TO BE DONE:
In the records below, reproduce verbatim the part that opens with the line containing "Depicted here are" and closes with the line containing "D) car wheel".
○ ○ ○ ○ ○
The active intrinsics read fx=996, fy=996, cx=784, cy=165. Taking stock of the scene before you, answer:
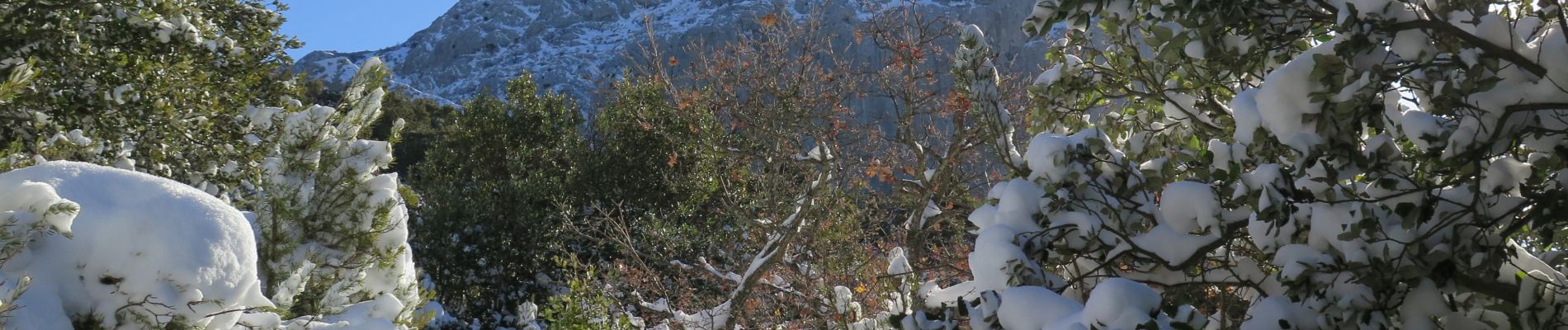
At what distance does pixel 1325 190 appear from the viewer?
2.34 m

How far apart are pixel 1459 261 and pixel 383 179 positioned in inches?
143

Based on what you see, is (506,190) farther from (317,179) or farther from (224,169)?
(317,179)

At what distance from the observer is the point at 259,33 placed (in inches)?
311

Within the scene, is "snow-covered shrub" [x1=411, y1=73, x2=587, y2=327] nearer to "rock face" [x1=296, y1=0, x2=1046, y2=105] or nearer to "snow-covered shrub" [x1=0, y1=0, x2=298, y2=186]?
"snow-covered shrub" [x1=0, y1=0, x2=298, y2=186]

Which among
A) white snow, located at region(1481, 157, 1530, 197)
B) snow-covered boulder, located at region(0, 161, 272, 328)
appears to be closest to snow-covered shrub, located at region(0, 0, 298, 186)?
snow-covered boulder, located at region(0, 161, 272, 328)

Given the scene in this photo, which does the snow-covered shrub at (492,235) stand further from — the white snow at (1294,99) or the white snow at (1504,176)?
the white snow at (1504,176)

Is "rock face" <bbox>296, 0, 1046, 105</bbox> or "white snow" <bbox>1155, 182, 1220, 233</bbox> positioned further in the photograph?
"rock face" <bbox>296, 0, 1046, 105</bbox>

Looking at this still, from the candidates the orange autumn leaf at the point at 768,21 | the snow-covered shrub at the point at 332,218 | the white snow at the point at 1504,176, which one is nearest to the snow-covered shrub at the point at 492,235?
the orange autumn leaf at the point at 768,21

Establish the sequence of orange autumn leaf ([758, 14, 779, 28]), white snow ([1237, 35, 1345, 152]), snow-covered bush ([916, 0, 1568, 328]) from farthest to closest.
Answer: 1. orange autumn leaf ([758, 14, 779, 28])
2. white snow ([1237, 35, 1345, 152])
3. snow-covered bush ([916, 0, 1568, 328])

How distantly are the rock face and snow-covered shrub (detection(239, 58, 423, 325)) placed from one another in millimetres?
54174

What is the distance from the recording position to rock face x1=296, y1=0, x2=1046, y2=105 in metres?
65.0

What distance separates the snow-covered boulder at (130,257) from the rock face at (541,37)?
181 feet

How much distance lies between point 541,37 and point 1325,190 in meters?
85.5

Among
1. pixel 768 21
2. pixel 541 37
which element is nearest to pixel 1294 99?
pixel 768 21
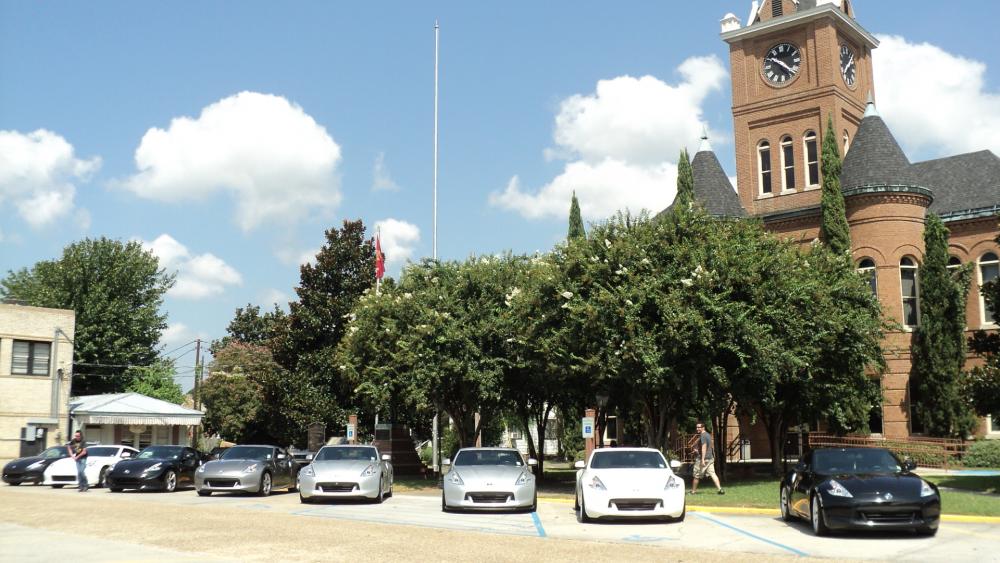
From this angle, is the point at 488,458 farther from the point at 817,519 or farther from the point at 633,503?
the point at 817,519

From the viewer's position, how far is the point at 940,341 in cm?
3478

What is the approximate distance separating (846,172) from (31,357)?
3737 centimetres

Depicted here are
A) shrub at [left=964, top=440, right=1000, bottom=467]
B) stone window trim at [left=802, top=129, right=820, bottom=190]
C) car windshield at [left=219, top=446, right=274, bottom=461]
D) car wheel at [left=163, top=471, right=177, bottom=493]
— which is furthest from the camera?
stone window trim at [left=802, top=129, right=820, bottom=190]

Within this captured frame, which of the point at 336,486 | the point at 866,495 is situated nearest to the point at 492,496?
the point at 336,486

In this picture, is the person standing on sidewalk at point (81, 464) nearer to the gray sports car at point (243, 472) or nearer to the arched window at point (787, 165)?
the gray sports car at point (243, 472)

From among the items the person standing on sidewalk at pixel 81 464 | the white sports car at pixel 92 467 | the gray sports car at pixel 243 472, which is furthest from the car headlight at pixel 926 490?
the white sports car at pixel 92 467

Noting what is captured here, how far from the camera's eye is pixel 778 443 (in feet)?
98.6

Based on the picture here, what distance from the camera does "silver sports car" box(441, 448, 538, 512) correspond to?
55.7ft

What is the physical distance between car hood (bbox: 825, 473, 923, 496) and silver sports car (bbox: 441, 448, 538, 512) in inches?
237

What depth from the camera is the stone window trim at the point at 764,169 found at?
141 feet

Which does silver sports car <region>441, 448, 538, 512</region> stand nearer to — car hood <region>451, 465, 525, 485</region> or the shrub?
car hood <region>451, 465, 525, 485</region>

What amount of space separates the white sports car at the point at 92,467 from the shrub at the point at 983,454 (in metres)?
27.8

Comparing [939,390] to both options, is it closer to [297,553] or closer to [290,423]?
[290,423]

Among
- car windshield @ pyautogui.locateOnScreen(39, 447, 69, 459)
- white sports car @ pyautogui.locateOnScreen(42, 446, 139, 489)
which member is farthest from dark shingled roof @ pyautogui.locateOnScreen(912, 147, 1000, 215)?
car windshield @ pyautogui.locateOnScreen(39, 447, 69, 459)
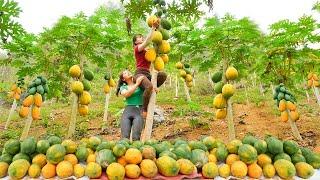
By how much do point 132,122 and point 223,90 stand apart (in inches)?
75.1

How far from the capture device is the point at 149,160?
2850mm

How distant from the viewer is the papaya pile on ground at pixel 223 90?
6145 mm

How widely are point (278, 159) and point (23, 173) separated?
213cm

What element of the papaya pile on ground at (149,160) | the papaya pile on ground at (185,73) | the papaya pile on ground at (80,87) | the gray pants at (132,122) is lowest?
the papaya pile on ground at (149,160)

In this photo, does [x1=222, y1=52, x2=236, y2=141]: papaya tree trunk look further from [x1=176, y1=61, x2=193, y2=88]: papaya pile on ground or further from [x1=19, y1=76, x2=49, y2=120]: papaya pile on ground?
[x1=19, y1=76, x2=49, y2=120]: papaya pile on ground

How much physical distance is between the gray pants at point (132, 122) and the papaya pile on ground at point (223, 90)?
1.81 metres

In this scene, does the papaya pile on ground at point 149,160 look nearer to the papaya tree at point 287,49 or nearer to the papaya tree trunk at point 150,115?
the papaya tree trunk at point 150,115

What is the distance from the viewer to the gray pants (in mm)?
4977

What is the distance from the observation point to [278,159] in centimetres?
300

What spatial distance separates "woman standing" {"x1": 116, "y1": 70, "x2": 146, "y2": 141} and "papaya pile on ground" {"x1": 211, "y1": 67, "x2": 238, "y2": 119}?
175 centimetres

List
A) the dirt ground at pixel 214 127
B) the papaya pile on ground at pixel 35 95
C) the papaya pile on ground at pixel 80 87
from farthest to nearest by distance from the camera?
A: 1. the dirt ground at pixel 214 127
2. the papaya pile on ground at pixel 35 95
3. the papaya pile on ground at pixel 80 87

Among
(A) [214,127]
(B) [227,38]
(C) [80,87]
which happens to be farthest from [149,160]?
(A) [214,127]

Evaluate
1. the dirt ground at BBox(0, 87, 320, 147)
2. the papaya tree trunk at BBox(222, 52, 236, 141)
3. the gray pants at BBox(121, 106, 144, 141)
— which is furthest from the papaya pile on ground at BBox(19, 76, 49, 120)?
the papaya tree trunk at BBox(222, 52, 236, 141)

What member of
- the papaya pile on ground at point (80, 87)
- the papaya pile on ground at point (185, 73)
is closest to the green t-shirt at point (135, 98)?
the papaya pile on ground at point (80, 87)
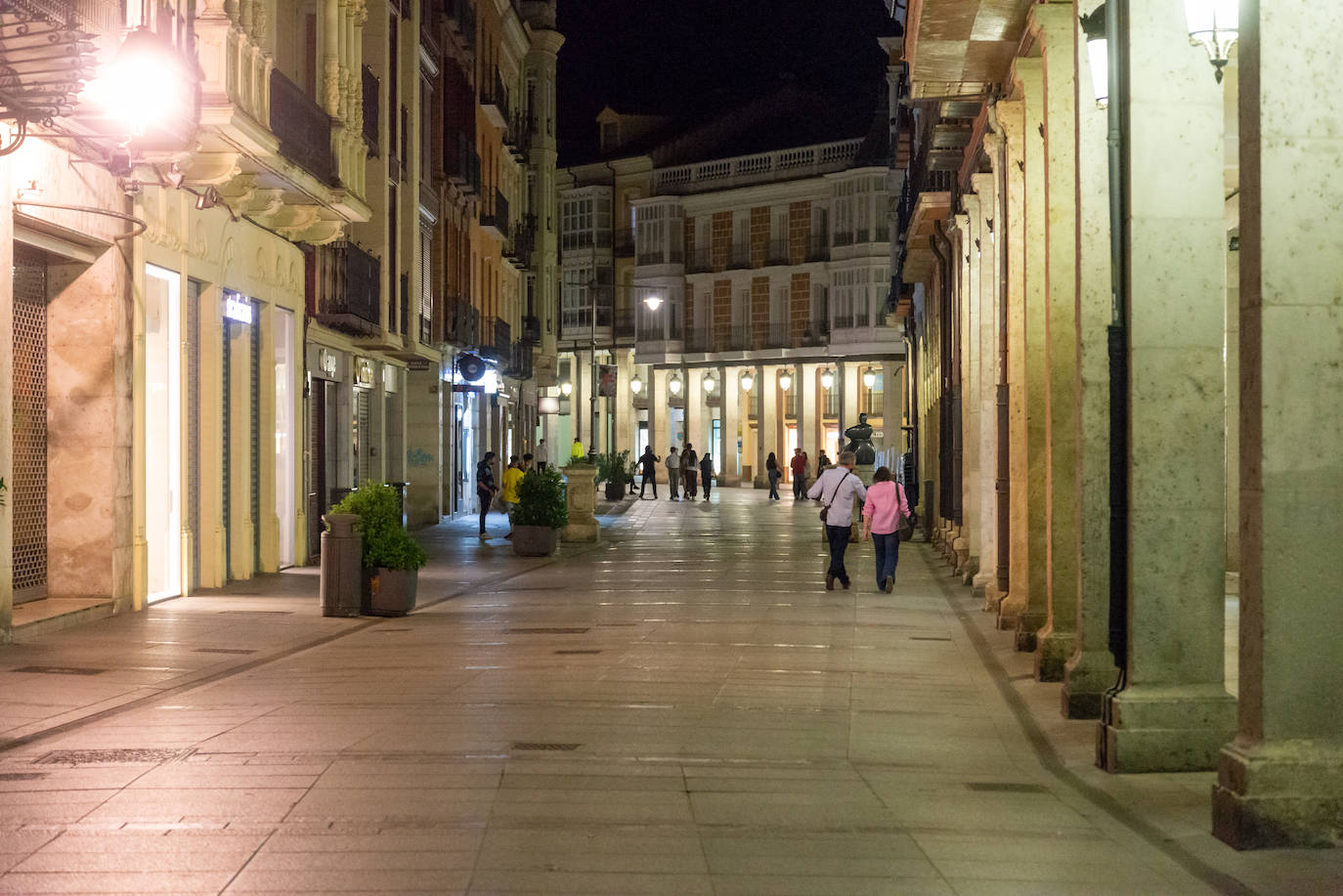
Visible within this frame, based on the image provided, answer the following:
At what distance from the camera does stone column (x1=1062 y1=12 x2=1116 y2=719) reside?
1027cm

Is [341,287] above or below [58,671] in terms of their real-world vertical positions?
above

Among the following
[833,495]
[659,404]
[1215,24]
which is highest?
[1215,24]

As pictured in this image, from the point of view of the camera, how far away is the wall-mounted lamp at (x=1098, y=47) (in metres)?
9.64

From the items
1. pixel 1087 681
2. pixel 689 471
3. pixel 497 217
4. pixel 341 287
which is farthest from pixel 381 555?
pixel 689 471

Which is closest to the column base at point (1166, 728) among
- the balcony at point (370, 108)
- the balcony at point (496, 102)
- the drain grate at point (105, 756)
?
the drain grate at point (105, 756)

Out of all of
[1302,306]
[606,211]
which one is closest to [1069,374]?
[1302,306]

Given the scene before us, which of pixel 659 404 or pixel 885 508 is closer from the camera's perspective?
pixel 885 508

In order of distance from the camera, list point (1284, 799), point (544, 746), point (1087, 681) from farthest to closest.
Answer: point (1087, 681), point (544, 746), point (1284, 799)

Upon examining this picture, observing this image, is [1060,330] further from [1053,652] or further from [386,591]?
[386,591]

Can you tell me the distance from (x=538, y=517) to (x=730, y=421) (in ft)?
161

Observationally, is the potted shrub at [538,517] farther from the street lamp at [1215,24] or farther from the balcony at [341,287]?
the street lamp at [1215,24]

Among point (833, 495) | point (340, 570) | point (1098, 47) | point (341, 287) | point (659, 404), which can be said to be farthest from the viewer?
point (659, 404)

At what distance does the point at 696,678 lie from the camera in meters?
12.1

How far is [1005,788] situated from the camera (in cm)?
836
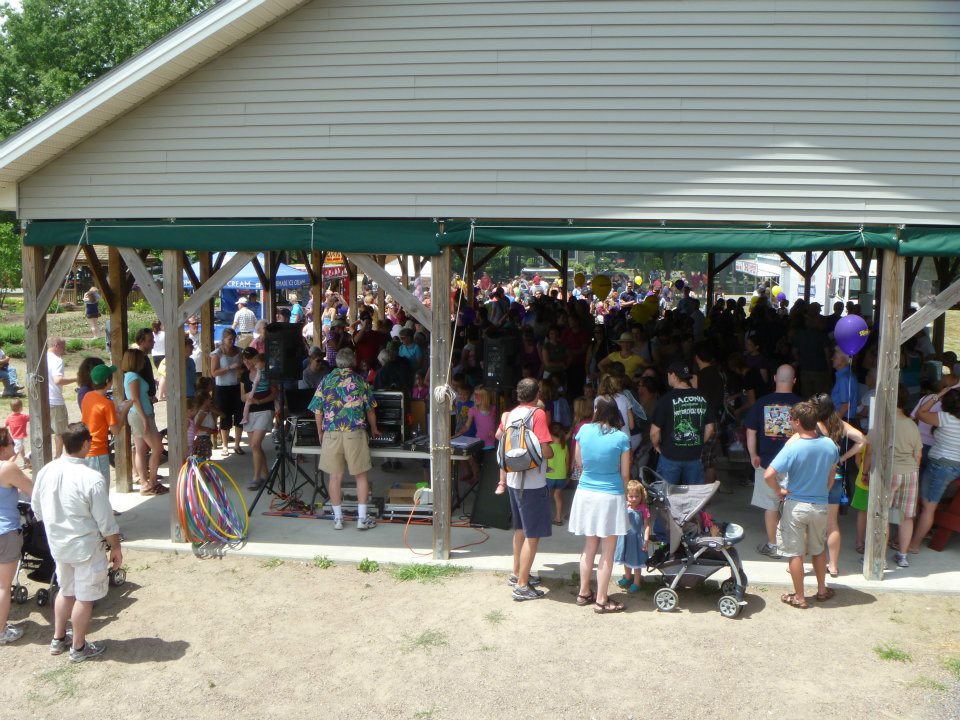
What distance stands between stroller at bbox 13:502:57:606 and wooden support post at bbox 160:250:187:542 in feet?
4.89

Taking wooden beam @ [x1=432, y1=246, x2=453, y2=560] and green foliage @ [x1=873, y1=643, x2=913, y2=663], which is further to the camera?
wooden beam @ [x1=432, y1=246, x2=453, y2=560]

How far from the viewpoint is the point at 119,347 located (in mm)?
9883

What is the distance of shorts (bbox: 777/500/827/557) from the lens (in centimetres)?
664

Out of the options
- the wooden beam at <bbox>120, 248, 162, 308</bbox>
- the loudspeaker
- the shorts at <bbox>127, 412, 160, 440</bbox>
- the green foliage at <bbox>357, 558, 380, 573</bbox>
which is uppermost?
the wooden beam at <bbox>120, 248, 162, 308</bbox>

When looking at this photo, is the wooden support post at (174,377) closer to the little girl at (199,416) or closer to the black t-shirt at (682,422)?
the little girl at (199,416)

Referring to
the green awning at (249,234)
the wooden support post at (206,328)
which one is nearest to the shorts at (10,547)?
the green awning at (249,234)

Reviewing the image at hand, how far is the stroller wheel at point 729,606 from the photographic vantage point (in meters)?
6.67

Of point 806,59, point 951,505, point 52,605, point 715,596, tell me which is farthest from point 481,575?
point 806,59

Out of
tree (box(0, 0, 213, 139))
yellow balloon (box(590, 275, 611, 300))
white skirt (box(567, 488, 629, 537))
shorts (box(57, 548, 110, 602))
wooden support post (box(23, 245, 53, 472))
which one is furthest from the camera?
tree (box(0, 0, 213, 139))

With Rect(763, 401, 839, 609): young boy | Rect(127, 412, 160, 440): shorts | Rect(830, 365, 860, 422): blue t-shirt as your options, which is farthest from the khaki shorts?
Rect(830, 365, 860, 422): blue t-shirt

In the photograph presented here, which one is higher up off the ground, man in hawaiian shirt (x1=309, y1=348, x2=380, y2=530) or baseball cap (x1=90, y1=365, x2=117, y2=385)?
baseball cap (x1=90, y1=365, x2=117, y2=385)

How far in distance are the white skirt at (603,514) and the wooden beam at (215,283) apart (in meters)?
3.66

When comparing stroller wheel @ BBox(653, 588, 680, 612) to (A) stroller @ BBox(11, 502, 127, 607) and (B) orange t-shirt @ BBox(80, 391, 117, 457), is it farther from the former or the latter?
(B) orange t-shirt @ BBox(80, 391, 117, 457)

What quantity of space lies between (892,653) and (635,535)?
1908mm
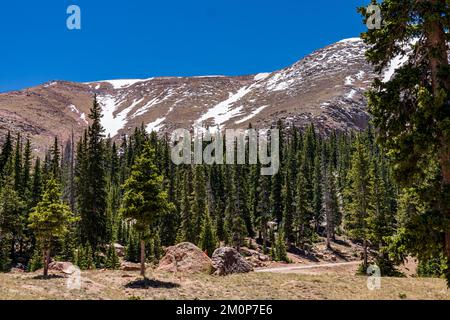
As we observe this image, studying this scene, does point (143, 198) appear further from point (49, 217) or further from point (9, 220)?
point (9, 220)

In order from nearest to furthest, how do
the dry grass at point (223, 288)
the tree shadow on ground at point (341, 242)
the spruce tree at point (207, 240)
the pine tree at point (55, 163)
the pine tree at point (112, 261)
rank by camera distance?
the dry grass at point (223, 288), the pine tree at point (112, 261), the spruce tree at point (207, 240), the pine tree at point (55, 163), the tree shadow on ground at point (341, 242)

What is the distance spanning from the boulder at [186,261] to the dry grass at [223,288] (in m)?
2.92

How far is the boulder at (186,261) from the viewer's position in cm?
3073

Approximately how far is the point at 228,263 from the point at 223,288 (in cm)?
757

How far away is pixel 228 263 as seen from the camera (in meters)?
31.1

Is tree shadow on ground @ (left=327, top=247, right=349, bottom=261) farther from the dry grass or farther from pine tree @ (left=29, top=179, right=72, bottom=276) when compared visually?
pine tree @ (left=29, top=179, right=72, bottom=276)

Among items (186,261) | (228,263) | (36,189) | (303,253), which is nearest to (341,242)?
(303,253)

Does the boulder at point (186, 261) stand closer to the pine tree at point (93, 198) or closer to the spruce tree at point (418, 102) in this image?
the pine tree at point (93, 198)

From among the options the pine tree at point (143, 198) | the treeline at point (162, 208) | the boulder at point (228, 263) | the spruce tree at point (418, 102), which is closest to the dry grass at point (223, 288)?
the boulder at point (228, 263)

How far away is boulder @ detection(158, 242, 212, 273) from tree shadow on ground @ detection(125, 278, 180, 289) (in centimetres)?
534
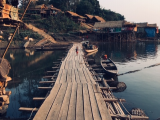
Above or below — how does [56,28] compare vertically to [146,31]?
above

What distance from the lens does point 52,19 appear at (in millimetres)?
56281

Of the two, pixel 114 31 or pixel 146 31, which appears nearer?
pixel 114 31

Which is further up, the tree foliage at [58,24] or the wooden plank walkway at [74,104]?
the tree foliage at [58,24]

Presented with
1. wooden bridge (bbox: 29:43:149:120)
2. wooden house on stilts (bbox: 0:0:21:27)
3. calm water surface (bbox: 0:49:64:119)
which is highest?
wooden house on stilts (bbox: 0:0:21:27)

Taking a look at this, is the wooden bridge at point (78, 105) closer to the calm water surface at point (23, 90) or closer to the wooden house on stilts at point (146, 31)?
the calm water surface at point (23, 90)

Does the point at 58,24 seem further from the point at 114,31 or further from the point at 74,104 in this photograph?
the point at 74,104

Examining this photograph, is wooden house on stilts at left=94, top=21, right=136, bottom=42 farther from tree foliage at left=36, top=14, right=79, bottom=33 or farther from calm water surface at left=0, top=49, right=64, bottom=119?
calm water surface at left=0, top=49, right=64, bottom=119

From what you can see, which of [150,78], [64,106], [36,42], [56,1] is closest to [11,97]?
[64,106]

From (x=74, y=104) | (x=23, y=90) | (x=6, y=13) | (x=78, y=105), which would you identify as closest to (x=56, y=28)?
(x=23, y=90)

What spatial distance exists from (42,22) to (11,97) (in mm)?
44712

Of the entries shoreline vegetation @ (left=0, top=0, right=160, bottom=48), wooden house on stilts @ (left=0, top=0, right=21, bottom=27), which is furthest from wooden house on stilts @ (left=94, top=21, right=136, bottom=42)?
wooden house on stilts @ (left=0, top=0, right=21, bottom=27)

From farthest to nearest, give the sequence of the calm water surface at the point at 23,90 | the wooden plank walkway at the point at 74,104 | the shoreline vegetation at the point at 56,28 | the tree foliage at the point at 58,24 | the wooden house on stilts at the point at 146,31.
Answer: the wooden house on stilts at the point at 146,31 → the tree foliage at the point at 58,24 → the shoreline vegetation at the point at 56,28 → the calm water surface at the point at 23,90 → the wooden plank walkway at the point at 74,104

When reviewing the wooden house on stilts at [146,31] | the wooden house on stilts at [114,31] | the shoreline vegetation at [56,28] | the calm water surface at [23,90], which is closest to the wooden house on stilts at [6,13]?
the calm water surface at [23,90]

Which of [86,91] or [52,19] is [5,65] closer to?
[86,91]
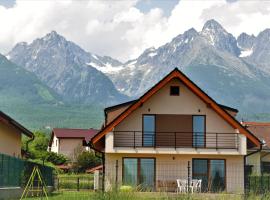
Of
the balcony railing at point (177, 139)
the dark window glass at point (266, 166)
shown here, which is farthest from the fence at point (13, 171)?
the dark window glass at point (266, 166)

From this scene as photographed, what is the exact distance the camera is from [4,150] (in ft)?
112

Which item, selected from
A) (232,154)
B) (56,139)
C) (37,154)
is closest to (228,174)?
(232,154)

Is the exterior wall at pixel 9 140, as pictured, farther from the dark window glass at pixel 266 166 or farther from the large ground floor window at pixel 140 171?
the dark window glass at pixel 266 166

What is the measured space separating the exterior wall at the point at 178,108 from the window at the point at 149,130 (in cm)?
29

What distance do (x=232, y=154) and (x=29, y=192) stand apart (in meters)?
12.3

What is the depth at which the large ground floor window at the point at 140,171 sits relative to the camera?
1395 inches

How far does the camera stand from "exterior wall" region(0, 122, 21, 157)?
3375cm

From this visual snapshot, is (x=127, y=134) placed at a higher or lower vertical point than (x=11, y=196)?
higher

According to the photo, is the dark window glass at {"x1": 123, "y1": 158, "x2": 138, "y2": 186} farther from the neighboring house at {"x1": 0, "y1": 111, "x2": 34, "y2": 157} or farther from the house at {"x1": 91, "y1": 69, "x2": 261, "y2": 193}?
the neighboring house at {"x1": 0, "y1": 111, "x2": 34, "y2": 157}

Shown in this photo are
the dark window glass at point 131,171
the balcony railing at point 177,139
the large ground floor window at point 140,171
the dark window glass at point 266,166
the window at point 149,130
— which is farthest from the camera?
the dark window glass at point 266,166

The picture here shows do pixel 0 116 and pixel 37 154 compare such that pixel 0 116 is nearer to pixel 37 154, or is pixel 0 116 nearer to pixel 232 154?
pixel 232 154

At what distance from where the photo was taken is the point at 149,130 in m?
36.8

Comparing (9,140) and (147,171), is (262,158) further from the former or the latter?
(9,140)

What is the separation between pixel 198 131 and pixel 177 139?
○ ○ ○ ○ ○
SOLUTION FOR THIS EXERCISE:
Depicted here are
A) shrub at [left=964, top=440, right=1000, bottom=467]
B) stone window trim at [left=802, top=129, right=820, bottom=190]
C) car windshield at [left=219, top=446, right=274, bottom=461]
D) car wheel at [left=163, top=471, right=177, bottom=493]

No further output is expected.